24 saat uykusuz kalmak, performans ve dikkat üzerinde alkol etkisine benzer sonuçlar doğuruyor. ABD Hastalık Kontrol ve Önleme Merkezleri’nin (CDC) verilerine göre, 20–25 saat uykusuz kalmak, kanda %0,10 alkol oranına eşdeğer bir etki oluşyor. Bu oran, çoğu ülkede araç kullanımı için belirlenen yasal sınırın üzerinde.

36 saat uykusuzlukta, biyolojik saatin bozulmasıyla birlikte vücut belirgin bir strese giriyor. Stres hormonu kortizol artıyor; ruh hali, iştah ve vücut ısısını etkileyen hormonal dengesizlikler ortaya çıkıyor. Ayrıca vücudun oksijen kullanma kapasitesi düşebiliyor; hafıza, enerji ve odaklanma sorunları yaşanıyor.

48 saat uykusuz kalındığında belirtiler daha da ağırlaşıyor. Bağışıklık sistemi zayıflıyor ve hastalıklara yakalanma riski artıyor. Bu aşamada bazı kişiler, saniyelerden yarım dakikaya kadar süren ve farkında olmadan yaşanan kısa bilinç kayıpları olan “mikro uyku” (microsleep) deneyimlemeye başlıyor.

72 saat ve üzeri uykusuzluk ise son derece tehlikeli kabul ediliyor. Bu düzeyde; halüsinasyonlar, gerçeklik algısında bozulma, depresyon, kaygı ve paranoya görülebiliyor. Aynı zamanda kaza riski ciddi ölçüde yükseliyor. Raporda, 96 saati aşan uykusuzluğun beyin ve vücut fonksiyonlarını derinden etkileyebileceği ve nadir de olsa organ yetmezliği ya da ölüme yol açabileceği ifade ediliyor.

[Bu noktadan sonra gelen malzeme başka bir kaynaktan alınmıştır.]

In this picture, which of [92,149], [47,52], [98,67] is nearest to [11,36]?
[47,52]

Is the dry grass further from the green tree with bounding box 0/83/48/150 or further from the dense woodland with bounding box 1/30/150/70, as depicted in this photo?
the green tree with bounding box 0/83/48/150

Öte yandan rapor, aşırı uyumanın genellikle hayati tehlike oluşturmadığını, ancak daha yüksek ölüm oranlarıyla ilişkili olduğunu belirtiyor. Aşırı uyku; bilişsel zayıflama, gündüz aşırı uyku hali, depresyon, yüksek tansiyon ve tip 2 diyabet riskinde artışla bağlantılı bulunuyor.

Uzmanlar, sağlığın korunması için çoğu yetişkinin günde 7 ila 9 saat uyumasını öneriyor.